Slow network (or less than expected) performance on the network where the bond is in place. We usually see this, when 4 LACP NICS are used for the OnApp Storage Network.
Throubeshooting
Executing IPerf shows that the max speed is worth 1 NIC bandwidth.
#Excuted Iperf -c 10.200.4.254 -N -P 4 -M 9230 on the client side
[root@test ~]# iperf -s
------------------------------------------------------------
Server listening on TCP port 5001
TCP window size: 85.3 KByte (default)
------------------------------------------------------------
[ 4] local 10.200.1.254 port 5001 connected with 10.200.4.254 port 37718
[ ID] Interval Transfer Bandwidth
[ 4] 0.0-10.0 sec 1.15 GBytes 989 Mbits/sec
[ 5] local 10.200.1.254 port 5001 connected with 10.200.4.254 port 37721
[ 4] local 10.200.1.254 port 5001 connected with 10.200.4.254 port 37724
[ 6] local 10.200.1.254 port 5001 connected with 10.200.4.254 port 37722
[ 7] local 10.200.1.254 port 5001 connected with 10.200.4.254 port 37723
[ 6] 0.0-10.0 sec 382 MBytes 319 Mbits/sec
[ 5] 0.0-10.1 sec 368 MBytes 307 Mbits/sec
[ 4] 0.0-10.1 sec 295 MBytes 246 Mbits/sec
[ 7] 0.0-10.1 sec 137 MBytes 114 Mbits/sec
[SUM] 0.0-10.1 sec 1.16 GBytes 987 Mbits/sec
[ 8] local 10.200.1.254 port 5001 connected with 10.200.4.254 port 37730
[ 8] 0.0-10.0 sec 1.15 GBytes 989 Mbits/sec
[ 4] local 10.200.1.254 port 5001 connected with 10.200.4.254 port 37735
[ 4] 0.0-10.0 sec 1.15 GBytes 984 Mbits/sec
Cause
As per https://www.kernel.org/doc/Documentation/networking/bonding.txt mode 4 utilize all slaves in the active aggregator. Slave selection for outgoing traffic is done according to the transmit hash policy:
802.3ad or 4 IEEE 802.3ad Dynamic link aggregation. Creates aggregation groups that share the same speed and duplex settings. Utilizes all slaves in the active aggregator according to the 802.3ad specification. Slave selection for outgoing traffic is done according to the transmit hash policy, which may be changed from the default simple XOR policy via the xmit_hash_policy option, documented below. Note that not all transmit policies may be 802.3ad compliant, particularly in regards to the packet mis-ordering requirements of section 43.2.4 of the 802.3ad standard. Differing peer implementations will have varying tolerances for noncompliance. Prerequisites: 1. Ethtool support in the base drivers for retrieving the speed and duplex of each slave. 2. A switch that supports IEEE 802.3ad Dynamic link aggregation.
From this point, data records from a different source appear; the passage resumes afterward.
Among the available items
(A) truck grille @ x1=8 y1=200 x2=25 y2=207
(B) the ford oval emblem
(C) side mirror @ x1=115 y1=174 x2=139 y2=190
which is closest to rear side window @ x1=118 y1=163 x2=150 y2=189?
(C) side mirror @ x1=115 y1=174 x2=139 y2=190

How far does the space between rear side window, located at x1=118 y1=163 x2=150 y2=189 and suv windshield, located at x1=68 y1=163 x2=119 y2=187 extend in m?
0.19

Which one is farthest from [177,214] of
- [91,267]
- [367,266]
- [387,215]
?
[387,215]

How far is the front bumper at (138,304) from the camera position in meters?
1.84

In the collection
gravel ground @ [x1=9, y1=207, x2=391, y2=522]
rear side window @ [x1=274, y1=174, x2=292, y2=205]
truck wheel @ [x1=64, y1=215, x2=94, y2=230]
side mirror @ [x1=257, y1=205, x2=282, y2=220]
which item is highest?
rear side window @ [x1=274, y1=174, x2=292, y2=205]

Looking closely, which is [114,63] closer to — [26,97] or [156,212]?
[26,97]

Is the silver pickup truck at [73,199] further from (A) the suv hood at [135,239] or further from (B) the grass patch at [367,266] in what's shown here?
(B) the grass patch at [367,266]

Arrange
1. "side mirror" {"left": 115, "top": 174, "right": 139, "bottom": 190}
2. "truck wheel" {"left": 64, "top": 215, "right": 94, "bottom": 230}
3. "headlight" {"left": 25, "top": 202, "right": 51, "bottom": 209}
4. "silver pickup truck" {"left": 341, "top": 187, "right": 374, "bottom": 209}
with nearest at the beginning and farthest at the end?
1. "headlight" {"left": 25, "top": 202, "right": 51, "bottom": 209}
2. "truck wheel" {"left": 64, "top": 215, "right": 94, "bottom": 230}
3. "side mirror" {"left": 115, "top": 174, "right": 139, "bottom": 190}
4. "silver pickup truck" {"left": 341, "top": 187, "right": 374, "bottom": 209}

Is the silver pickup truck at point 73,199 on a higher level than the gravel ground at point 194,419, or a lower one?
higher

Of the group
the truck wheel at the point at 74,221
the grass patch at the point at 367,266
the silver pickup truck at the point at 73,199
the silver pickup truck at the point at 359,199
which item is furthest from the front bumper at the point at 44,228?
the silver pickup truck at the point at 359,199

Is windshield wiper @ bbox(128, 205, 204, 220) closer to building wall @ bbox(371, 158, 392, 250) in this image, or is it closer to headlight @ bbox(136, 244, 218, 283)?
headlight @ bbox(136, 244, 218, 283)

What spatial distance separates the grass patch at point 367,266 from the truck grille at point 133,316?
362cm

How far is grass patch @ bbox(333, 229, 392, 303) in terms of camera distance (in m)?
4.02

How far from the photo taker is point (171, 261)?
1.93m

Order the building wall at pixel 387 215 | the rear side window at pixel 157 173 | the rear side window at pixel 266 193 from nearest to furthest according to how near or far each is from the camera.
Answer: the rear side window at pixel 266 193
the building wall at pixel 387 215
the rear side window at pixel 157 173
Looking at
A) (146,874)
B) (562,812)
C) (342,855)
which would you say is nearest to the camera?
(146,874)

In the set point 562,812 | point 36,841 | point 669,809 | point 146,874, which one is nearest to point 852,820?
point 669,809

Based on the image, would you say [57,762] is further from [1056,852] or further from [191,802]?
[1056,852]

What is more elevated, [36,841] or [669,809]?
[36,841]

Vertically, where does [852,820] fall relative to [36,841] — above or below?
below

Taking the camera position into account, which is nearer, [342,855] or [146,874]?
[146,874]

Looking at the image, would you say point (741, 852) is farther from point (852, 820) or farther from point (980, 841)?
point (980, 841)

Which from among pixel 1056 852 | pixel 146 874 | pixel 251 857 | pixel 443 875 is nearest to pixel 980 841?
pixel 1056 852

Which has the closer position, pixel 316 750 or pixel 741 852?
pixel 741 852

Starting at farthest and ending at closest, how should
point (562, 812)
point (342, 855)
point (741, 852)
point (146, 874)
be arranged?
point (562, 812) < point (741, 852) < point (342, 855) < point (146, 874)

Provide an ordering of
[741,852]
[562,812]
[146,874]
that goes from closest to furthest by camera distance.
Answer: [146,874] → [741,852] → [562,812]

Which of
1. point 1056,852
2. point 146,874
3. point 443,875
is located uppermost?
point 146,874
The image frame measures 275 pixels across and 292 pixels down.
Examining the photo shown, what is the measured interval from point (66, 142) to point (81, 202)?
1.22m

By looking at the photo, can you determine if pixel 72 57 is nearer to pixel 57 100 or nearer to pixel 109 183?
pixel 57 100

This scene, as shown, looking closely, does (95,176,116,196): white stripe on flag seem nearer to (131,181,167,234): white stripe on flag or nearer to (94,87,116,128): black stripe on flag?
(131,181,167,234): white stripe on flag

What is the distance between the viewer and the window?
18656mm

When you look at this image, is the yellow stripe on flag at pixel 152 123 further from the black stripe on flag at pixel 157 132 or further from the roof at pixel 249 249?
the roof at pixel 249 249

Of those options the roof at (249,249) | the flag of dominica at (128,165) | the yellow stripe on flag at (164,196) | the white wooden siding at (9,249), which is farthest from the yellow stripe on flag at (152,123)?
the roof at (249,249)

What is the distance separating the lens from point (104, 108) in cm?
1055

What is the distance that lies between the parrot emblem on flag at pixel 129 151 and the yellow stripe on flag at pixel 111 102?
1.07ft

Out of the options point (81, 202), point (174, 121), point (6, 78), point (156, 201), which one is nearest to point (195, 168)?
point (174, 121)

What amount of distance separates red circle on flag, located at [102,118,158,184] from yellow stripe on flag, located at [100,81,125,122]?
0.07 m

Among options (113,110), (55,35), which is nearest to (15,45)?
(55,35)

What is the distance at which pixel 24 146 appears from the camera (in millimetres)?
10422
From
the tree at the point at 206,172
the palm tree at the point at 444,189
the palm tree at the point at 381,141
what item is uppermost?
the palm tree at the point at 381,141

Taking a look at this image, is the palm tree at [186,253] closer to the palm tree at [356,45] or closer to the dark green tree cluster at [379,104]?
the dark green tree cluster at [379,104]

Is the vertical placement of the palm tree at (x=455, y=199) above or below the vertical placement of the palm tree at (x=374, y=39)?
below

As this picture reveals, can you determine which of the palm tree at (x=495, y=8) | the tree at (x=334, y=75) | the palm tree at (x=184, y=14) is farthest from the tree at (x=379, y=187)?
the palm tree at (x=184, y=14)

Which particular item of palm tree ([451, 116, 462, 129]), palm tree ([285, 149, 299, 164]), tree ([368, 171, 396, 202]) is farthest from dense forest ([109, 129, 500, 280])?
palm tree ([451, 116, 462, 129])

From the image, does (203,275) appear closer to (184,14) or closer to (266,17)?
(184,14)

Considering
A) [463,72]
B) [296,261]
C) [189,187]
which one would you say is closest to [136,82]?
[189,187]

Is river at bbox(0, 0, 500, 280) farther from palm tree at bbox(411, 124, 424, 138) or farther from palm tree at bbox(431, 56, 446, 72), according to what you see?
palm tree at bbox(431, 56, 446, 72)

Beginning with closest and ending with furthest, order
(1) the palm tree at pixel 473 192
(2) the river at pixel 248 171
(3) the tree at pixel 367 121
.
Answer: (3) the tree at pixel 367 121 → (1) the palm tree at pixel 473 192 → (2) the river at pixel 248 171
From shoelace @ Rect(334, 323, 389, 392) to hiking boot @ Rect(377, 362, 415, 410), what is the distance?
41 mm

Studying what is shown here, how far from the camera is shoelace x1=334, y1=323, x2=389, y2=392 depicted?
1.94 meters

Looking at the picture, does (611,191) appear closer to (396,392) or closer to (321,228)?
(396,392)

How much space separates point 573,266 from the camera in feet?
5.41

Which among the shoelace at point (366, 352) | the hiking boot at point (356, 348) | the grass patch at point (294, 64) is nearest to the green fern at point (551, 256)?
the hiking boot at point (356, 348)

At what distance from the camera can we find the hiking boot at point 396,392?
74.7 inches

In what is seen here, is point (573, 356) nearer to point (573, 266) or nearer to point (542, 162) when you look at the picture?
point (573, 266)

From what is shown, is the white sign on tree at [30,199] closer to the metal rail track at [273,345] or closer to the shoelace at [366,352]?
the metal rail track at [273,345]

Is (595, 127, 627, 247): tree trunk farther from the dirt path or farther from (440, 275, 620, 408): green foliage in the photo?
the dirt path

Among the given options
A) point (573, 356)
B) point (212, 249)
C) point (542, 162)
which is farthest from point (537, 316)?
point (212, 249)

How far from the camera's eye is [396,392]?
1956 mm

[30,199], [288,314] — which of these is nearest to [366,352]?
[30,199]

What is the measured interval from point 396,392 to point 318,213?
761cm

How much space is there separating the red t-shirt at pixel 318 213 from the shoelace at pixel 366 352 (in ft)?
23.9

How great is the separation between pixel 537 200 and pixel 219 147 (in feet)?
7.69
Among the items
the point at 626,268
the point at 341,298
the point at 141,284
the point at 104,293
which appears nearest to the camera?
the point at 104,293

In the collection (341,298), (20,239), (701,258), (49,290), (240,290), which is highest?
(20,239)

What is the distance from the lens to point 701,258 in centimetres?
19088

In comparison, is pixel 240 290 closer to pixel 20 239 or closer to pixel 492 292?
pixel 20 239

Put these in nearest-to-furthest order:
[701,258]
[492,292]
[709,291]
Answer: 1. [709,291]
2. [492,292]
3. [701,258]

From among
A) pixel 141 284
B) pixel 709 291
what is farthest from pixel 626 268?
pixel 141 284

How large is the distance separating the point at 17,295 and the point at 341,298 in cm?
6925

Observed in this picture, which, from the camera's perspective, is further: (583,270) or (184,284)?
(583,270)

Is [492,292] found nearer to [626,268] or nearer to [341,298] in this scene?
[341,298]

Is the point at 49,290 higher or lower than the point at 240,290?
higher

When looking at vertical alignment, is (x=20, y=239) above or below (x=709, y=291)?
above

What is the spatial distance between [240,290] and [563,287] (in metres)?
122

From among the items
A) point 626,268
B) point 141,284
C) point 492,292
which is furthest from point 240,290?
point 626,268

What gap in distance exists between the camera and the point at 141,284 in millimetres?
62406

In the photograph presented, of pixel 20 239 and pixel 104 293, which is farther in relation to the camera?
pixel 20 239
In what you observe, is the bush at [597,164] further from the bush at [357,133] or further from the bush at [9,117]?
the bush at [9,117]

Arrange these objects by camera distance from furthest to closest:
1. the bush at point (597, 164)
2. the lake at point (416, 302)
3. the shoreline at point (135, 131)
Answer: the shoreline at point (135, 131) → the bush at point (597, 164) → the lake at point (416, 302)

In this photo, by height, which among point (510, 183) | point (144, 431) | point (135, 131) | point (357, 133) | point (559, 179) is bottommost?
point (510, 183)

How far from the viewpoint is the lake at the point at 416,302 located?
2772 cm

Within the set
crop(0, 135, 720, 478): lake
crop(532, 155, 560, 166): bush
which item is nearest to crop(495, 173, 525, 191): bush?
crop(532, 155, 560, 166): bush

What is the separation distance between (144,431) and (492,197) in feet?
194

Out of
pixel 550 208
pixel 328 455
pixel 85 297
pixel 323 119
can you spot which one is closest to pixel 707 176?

Most switches will require some type of configuration to enable 802.3ad mode.
Depending on your switch configuration, you will have to:
1. Check your switch config for "etherchannel is correctly configured."
2. Check different xmit_transfer policies.
Resolution
As an example, we changed the xmit_transfer policy here from layer2+3 to layer3+4:
[root@test~]# ifdown onappstorebond
[root@test ~]# echo "layer3+4" > /sys/class/net/onappstorebond/bonding/xmit_hash_policy
[root@test ~]# ifup onappstorebond
[root@test ~]# iperf -s
[root@test1 ~]# iperf -c 10.200.1.254 -P 4 -M 9000
WARNING: attempt to set TCP maximum segment size to 9000, but got 536
WARNING: attempt to set TCP maximum segment size to 9000, but got 536
WARNING: attempt to set TCP maximum segment size to 9000, but got 536
WARNING: attempt to set TCP maximum segment size to 9000, but got 536
------------------------------------------------------------
Client connecting to 10.200.1.254, TCP port 5001
------------------------------------------------------------
[ 4] local 10.200.4.254 port 38032 connected with 10.200.1.254 port 5001
[ 6] local 10.200.4.254 port 38034 connected with 10.200.1.254 port 5001
[ 5] local 10.200.4.254 port 38033 connected with 10.200.1.254 port 5001
[ 3] local 10.200.4.254 port 38031 connected with 10.200.1.254 port 5001
[ ID] Interval Transfer Bandwidth
[ 4] 0.0-10.0 sec 1.15 GBytes 989 Mbits/sec
[ 6] 0.0-10.0 sec 1.15 GBytes 991 Mbits/sec
[ 5] 0.0-10.0 sec 1.15 GBytes 984 Mbits/sec
[ 3] 0.0-10.0 sec 1.15 GBytes 986 Mbits/sec
[SUM] 0.0-10.0 sec 4.60 GBytes 3.95 Gbits/sec
Layer3+4 is not 100% 802.3ad compliant. Please check if your application will deal OK with unordered packets traffic.